Assume you have a stochastic base $(\Omega, \mathcal{F},P,\mathbb{F})$. A submartingale is usually defined as
an adapted process
for each $t$ $E(|X_t|)<\infty$
and $E(X_t|\mathcal{F}_s)\ge X_s$ a.s.
However, in a book I am reading I have come over another definition, which is almost the same, but it does not require integrability, but reguires that $E(X_t^+)< \infty$. (The author also adds càdlàg paths as a requirement, I am not sure if that is relevant for my question.)
This creates a problem for me. Because I am not sure then how to construct the conditional expectation $E(X_t|\mathcal{F}_s)$ using the Radon-Nikodym theorem. The most natural step is constructing $E(X_t^+|\mathcal{F}_s)$ and $E(X_t^-|\mathcal{F}_s)$ and defining $E(X_t|\mathcal{F}_s)=E(X_t^+|\mathcal{F}_s)-E(X_t^-|\mathcal{F}_s)$.
Because of the integrability, there is no problem using Radon-Nikodym to define $E(X_t^+|\mathcal{F}_s)$, the problem is defining $E(X_t^-|\mathcal{F}_s)$. The first step is defining a measure on $(\Omega,\mathcal{F_s},Q)$ such that $Q(A) = E(X^-_t\mathcal{X}_A), A \in \mathcal{F}_s$. In order to use the Radon-Nikodym theorem we need $\sigma$-finiteness. But I can not see that we have that in this case? We could define $E_n = \{X^-_t<n\}$, since $X_t^-$ are $\mathcal{F}_t$ measurable, these sets are in $\mathcal{F}_t$, so we do have that $(\Omega, \mathcal{F}_t,Q)$ is $\sigma$-finite. But the sets may not be $\mathcal{F}_s$-measurable, so how do we get $\sigma$-finiteness on the space $(\Omega,\mathcal{F}_s,Q)$?

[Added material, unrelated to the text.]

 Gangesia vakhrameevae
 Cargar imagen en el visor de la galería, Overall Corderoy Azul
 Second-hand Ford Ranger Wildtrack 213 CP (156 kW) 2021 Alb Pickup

Update: I get the same problem in this book: Continuous Martingales and Brownian motion. However I can't find how they construct the conditional expectation in this book either. There must be a simple answer for this since it is used in many books.

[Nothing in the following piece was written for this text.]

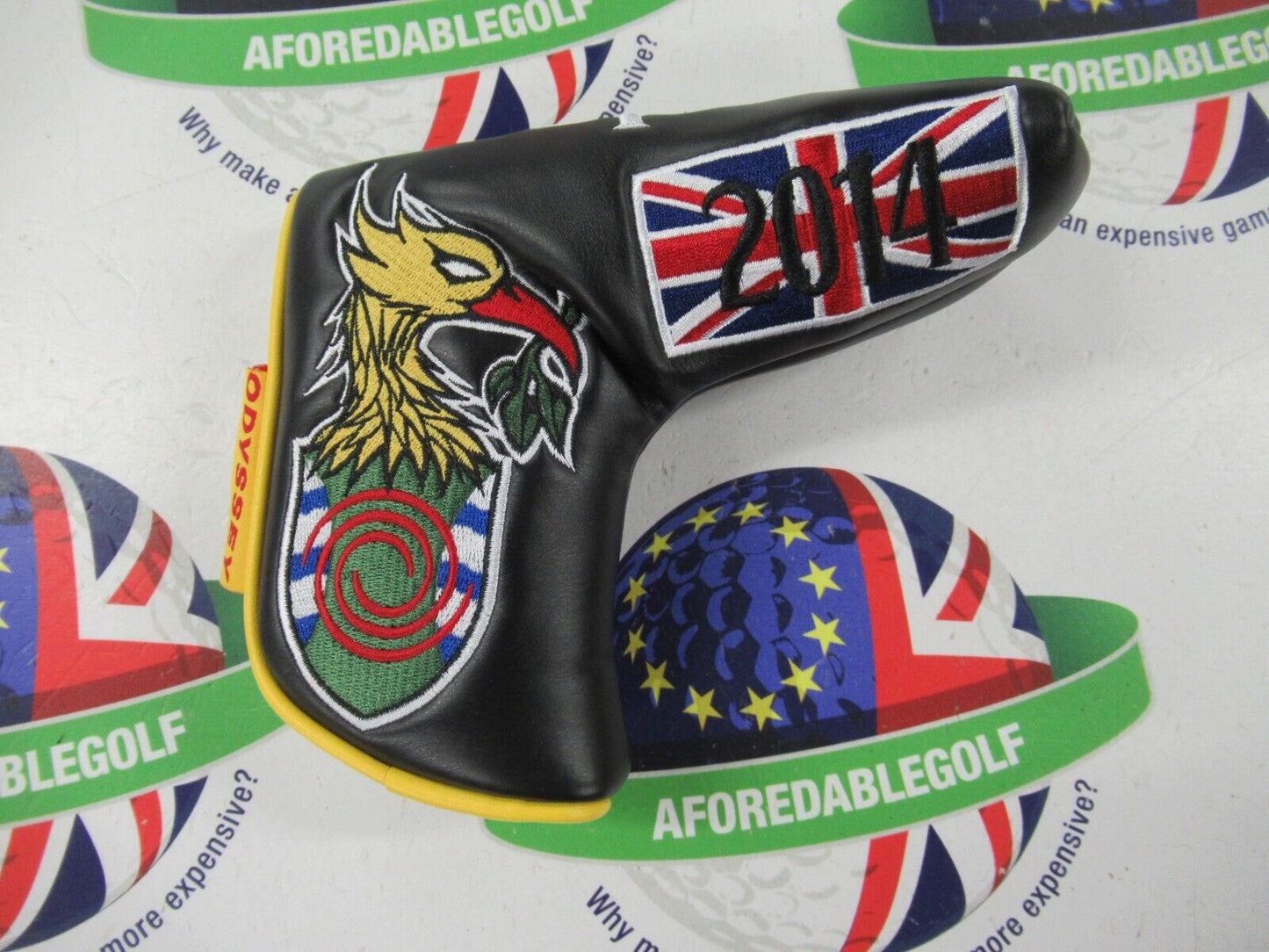 New Odyssey British Open 2014 Blade Putter Cover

For any non-negative random variable $\xi$, if $E(\xi)<\infty$, the conditional expectation $E(\xi\mid \mathscr{G})$ is well defined, where $\mathscr{G}$ is a sub-$\sigma$-algebra. On the other hand, if $E(\xi)=\infty$, we consider, for $n\ge 1$, the random variable \begin{align*} \xi_n = \xi\, \mathbb{I}_{\xi < n}. \end{align*} Note that, $\{\xi_n\}_{n=1}^{\infty}$ is non-decreasing and \begin{align*} \lim_{n\rightarrow \infty}\xi_n = \xi, \end{align*} $P$-a.s. For each $n$, we define the set function $Q_n$ on the sub-$\sigma$-algebra $\mathscr{G}$ defined by \begin{align*} Q_n(A) = \int_A \xi_n dP, \end{align*} for $A \in \mathscr{G}$. Then $Q_n$ is a finite measure, and the Radon-Nikodym derivative $dQ_n/dP$ exists. That is, the conditional expectation $E(\xi_n \mid \mathscr{G})$ is well defined. Moreover, it can be shown that, for $n \ge 1$, \begin{align*} E(\xi_n \mid \mathscr{G}) \le E(\xi_{n+1} \mid \mathscr{G}), \end{align*} $P$-a.s. See Page 195 of this book. We then define \begin{align*} E(\xi\mid \mathscr{G}) = \lim_{n\rightarrow \infty}E(\xi_n \mid \mathscr{G}). \end{align*}
For any random variable $\eta$, the conditional expectation $E(\eta\mid \mathscr{G})$ is considered to be defined if \begin{align*} \min\left(E(\eta^+\mid \mathscr{G}), \, E(\eta^-\mid \mathscr{G}) \right) < \infty, \end{align*} $P$-a.s.